“I have travelled the length and breadth of this country and talked with the best people, and I can assure you that data processing is a fad that won’t last out the year.”
-- Editor, Prentiss Hall Books, 1957
Last week, the Globe profiled an effort by 23-year-old entrepreneur Matthew George to use data analytics to provide “pop-up” bus service across many underserved routes in the Cambridge-Boston area. This “pop-up” service—called Bridj—is designed to use data about “where people live, work, and play” to predict where non-stop service is needed and adjust schedules based on time of day/day of week, etc.
George’s introduction of disruptive analytics to the metro-Boston transit network is long overdue and I’m anxious to see how his system works (and to try it myself come July 4th weekend). But, as noted by MIT Professor Nigel Wilson, George’s service (which is expected to launch at a cost of $5-8 pre trip) has the potential to siphon riders from the MBTA. Indeed, while the Bridj homepage champions “Better Transit. For All,” it is not yet clear whether the business model can rely solely on routes not directly served by the T.
In a normal setting, competition would be an unquestionable good—with the better product/price/service winning out over time.
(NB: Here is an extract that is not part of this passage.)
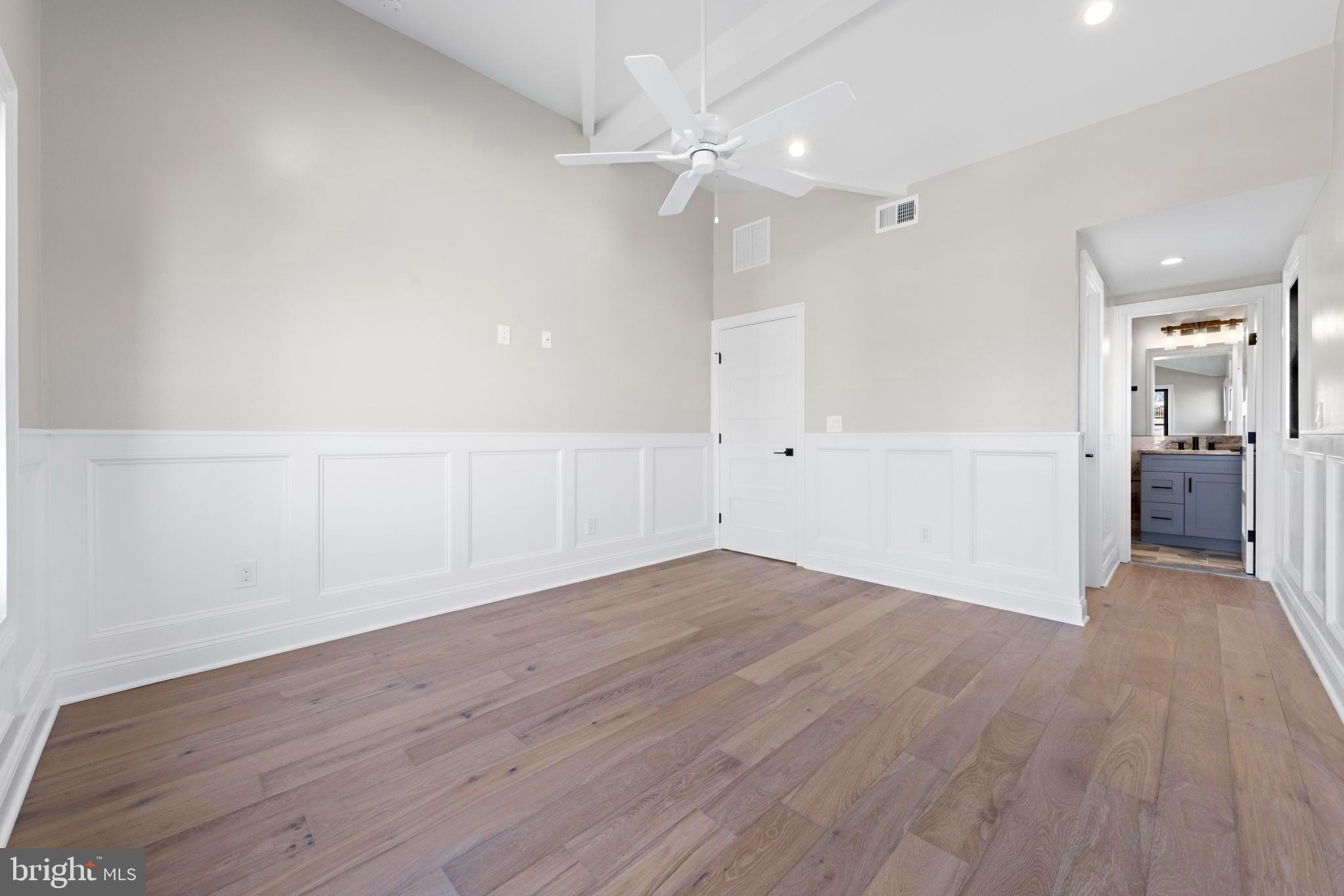 334 W 19TH STREET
However, public transit is a unique animal—a deeply subsidized public good that must cater to the needs of very low-income city dwellers (among others).
To his credit, George seems quite cognizant of this fact and has indicated that he hopes to reduce fares to a price approaching a single-ride T-pass ($2-2.50). However, it is ultimately not the job of entrepreneurs like George to worry about how their innovations might affect competitors like the MBTA.
Instead, as I briefly noted last year, what the MBTA and other transit agencies from New York City’s MTA to the smallest regional network in Berkshire County need to do, is to get in the data analytics game themselves. In Boston, this effort should include investing in smaller vans that can operate at lower cost than articulated buses, depending on demand, GPS tracking to allow riders to plan their trips, and demand-responsive transport during late nights and weekends. In the spirit of George’s “pop-up” service, demand responsive transport covers a fixed service area but without fixed routes, allowing it to cater to fluctuations in ridership.
This type of planning should not be limited to buses, but should instead be used to integrate a municipal transit network’s bicycles as well. In NYC, CitiBike recently released a trove of data charting hundreds of thousands of rides and, as shown in the graph below from the NYU Rudin Center for Transportation Policy and Management, there is a slight, but meaningful correlation between subway disruptions and use of CitiBike along those routes.
Dubbed “reactionary biking” by the Rudin Center, this pattern should lead to partnerships between the MTA and CitiBike. For instance, when there is a planned service outage—especially a long-term outage, like the 5-week closure of the G train’s Greenpoint Tube planned for this summer—MTA should not only provide replacement bus service, but also work with CitiBike to extend bike share to affected communities. Similarly, the two systems should share data on ridership so that CitiBike can do a better job of balancing stations near transit hubs which, at certain times of the day, are overrun with passengers (most notably on the Lexington Line (456)).
In 2012, Peter Sondergaard of the Gartner Group declared, “Information is the oil of the 21st century, and analytics is the combustion engine.”
If Sondergaard is right, public transit systems cannot sit back in the horse and buggy age while private companies like Bridj act like the Maseratis of the data world. They need to get in the game themselves and use “big data” to increase efficiency and improve service for the millions of Americans who rely on buses, trains, trams, and bike share.